Among the other waterbird species we saw were Mexican Ducks, Cinnamon Teals, and Long-billed Dowitchers. We were able to pluck out a few Ross’s Geese by scoping the flock of Snow Geese present. A few Tree Swallows foraged for insects over the expanse of water and several Vermilion Flycatchers stood guard along the wooded edge. In nearby brushy habitat we managed to find Lark Buntings and the highly localized Bendire’s Thrasher.
The grand finale of the tours was our stay in the tiny village of Portal. Set in the mouth of Cave Creek Canyon in the Chiricahua Mountains, where the views are simply glorious in every direction! It is a stunning landscape, with huge red rock spires reaching upwards towards the clouds. And of course, the birds were fantastic, even just outside our lodge’s door! Notable species seen right in town included Blue-throated Mountain-Gem, Woodhouse’s Scrub-Jay, Canyon and Green-tailed Towhees, Pyrrhuloxia, and Gambel’s Quail.
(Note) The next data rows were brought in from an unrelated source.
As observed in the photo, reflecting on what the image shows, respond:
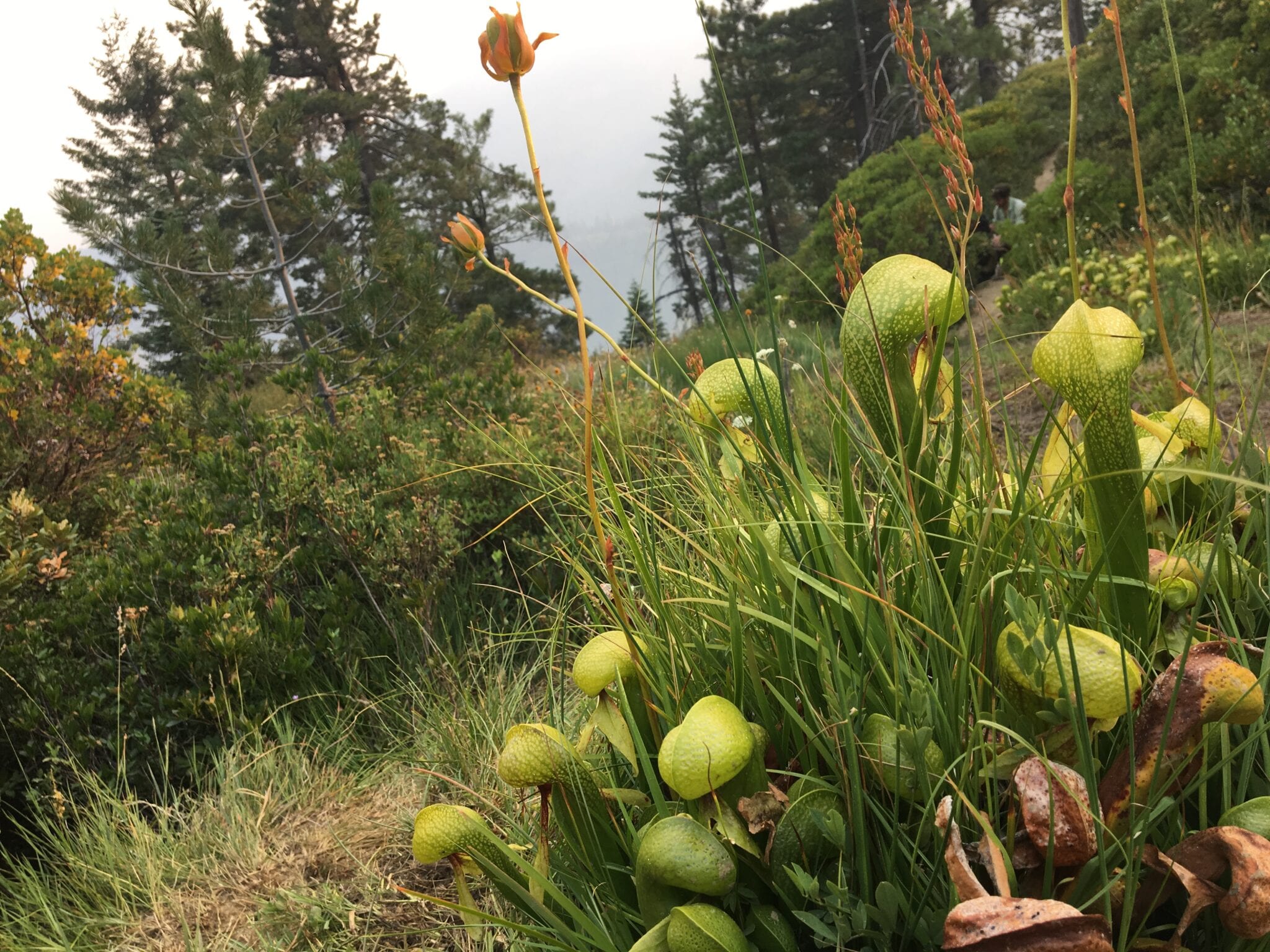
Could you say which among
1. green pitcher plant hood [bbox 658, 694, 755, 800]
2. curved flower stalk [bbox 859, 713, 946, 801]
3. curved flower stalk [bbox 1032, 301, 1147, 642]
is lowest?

Further up in the mountains, we had Painted Redstarts, Red-naped Sapsuckers and one group was even treated to a Northern Pygmy-Owl out hunting in the afternoon sunshine.
A major highlight for everyone on both tours was a rare wintering Elegant Trogon that chose to spend the winter just a few dozen steps from our lodge – one morning it was right out our front door! So cooperative was this stunning immature male bird that it was hard to decide when to walk away from it. This was a highlight for all, a life bird for many, and a great capper to both very successful tours.